***** Page text
Soyuz TMA-17 was a human spaceflight mission to the International Space Station (ISS). TMA-17 crew members participated in ISS Expedition 22 and Expedition 23. The mission ended when the Soyuz TMA-17 capsule landed on 2 June 2010.

Crew

Crew notes 
Noguchi is the first Japan Aerospace Exploration Agency (JAXA) astronaut and the second Japanese astronaut to fly on a Soyuz, after Toyohiro Akiyama.

Backup crew

Launch and docking 
Soyuz TMA-17 was launched on 20 December 2009 and transported three members of the ISS Expedition 22 crew to the station. Soyuz TMA-17 was the 104th flight of a Soyuz spacecraft. The Soyuz remained docked to the space station for the remainder of the Expedition 22 increment serving as an emergency escape vehicle.

This mission marked the first Soyuz launch in the month of December for more than 19 years. The prior Soyuz launch in the month of December was Soyuz TM-11 on 2 December 1990.
**********
***** Supplied data
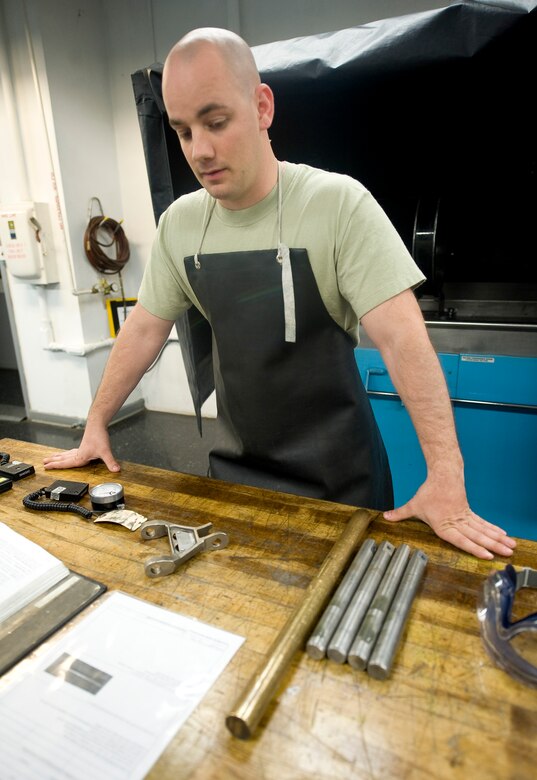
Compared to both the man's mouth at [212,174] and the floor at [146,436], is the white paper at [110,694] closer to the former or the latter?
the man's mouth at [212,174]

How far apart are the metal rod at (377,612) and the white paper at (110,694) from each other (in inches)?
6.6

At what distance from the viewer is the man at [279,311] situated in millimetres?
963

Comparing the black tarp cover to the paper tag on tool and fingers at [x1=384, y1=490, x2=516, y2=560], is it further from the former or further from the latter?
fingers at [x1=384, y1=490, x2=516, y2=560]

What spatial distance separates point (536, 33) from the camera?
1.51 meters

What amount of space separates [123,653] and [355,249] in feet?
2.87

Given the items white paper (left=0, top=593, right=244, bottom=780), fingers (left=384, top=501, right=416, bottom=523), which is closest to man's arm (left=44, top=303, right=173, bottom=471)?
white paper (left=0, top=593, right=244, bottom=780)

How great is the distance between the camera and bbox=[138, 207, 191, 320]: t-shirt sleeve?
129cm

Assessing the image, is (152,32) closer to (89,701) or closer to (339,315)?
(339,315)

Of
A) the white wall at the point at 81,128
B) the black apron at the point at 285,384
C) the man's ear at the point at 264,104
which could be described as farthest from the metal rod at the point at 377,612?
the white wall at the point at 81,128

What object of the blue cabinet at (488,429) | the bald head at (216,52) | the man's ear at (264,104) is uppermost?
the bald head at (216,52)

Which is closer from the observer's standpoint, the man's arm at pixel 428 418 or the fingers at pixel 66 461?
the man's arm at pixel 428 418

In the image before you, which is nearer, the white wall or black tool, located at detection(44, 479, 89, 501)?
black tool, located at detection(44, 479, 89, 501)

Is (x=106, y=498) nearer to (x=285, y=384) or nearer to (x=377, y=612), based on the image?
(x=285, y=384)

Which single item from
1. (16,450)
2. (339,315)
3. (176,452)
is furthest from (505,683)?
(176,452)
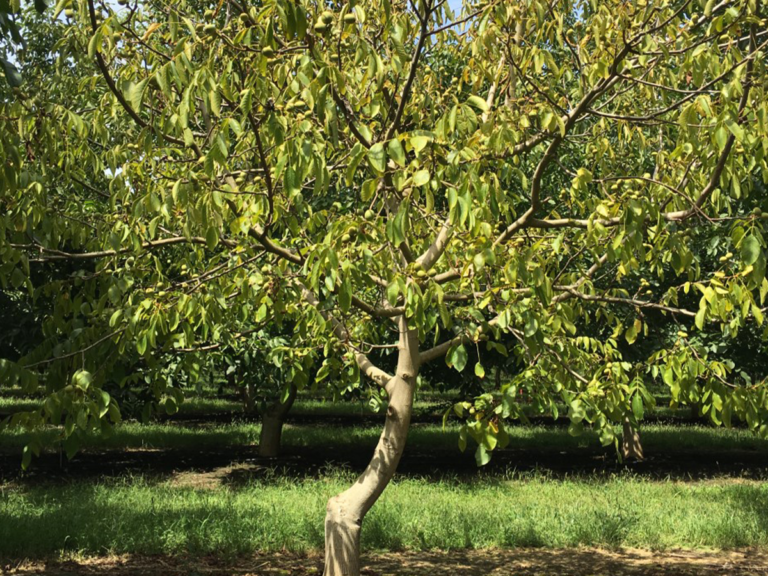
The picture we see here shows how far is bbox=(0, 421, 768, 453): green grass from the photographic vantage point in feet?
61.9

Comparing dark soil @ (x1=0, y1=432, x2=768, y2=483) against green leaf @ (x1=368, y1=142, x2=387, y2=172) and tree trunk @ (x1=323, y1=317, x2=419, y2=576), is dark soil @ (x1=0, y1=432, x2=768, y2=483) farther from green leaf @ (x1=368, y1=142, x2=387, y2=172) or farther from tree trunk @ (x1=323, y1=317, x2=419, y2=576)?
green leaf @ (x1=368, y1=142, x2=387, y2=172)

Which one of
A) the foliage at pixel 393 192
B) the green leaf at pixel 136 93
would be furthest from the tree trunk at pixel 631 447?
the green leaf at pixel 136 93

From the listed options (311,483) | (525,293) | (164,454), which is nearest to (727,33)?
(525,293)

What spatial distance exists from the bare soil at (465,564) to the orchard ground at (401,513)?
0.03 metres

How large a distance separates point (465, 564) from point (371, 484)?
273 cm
**********
### Task list
(a) In the Soyuz TMA-17 text, which Soyuz launch was the prior one in the month of December?
(b) Carry on the Soyuz TMA-17 text from its last sentence.

### Answers for this exercise
(a) Soyuz TM-11, launched on 2 December 1990.

(b)
This mission also included the last planned docking of a Soyuz at the nadir, or Earth-facing, port of the Zarya module. The Rassvet module was attached to Zarya's nadir port during the STS-132 mission.

Relocation 
On 12 May 2010, the Soyuz TMA-17 spacecraft was relocated to the aft port of the Zvezda module. At 14:23 UTC, Kotov, Creamer and Noguchi temporarily undocked the spacecraft from the nadir port of Zarya and flew it to the aft port of the Zvezda service module. The docking occurred at 14:53 UTC. After hooks and latches were engaged, the crew conducted leak checks, opened hatches around 17:40 UTC and then re-entered the station through the service module.

Undocking and landing 

On 26 May 2010, the orbital altitude of the International Space Station (ISS) was lowered by 1.5 kilometers to 345 kilometers to ensure perfect conditions for the re-entry of the Soyuz TMA-17 into the Earth's atmosphere. The orbit of the ISS was adjusted using the four engines on board the Progress M-05M spacecraft.

Expedition 23 commander Oleg Kotov was at the controls of the Soyuz TMA-17 spacecraft as it undocked at 00:04 UTC on 2 June 2010 from the space station's Zvezda module. The Soyuz TMA-17 crew capsule landed on the steppes of Kazakhstan at 03:25 UTC on 2 June 2010 wrapping up their stay aboard the space station.

References

External links 
 Image of tower retraction.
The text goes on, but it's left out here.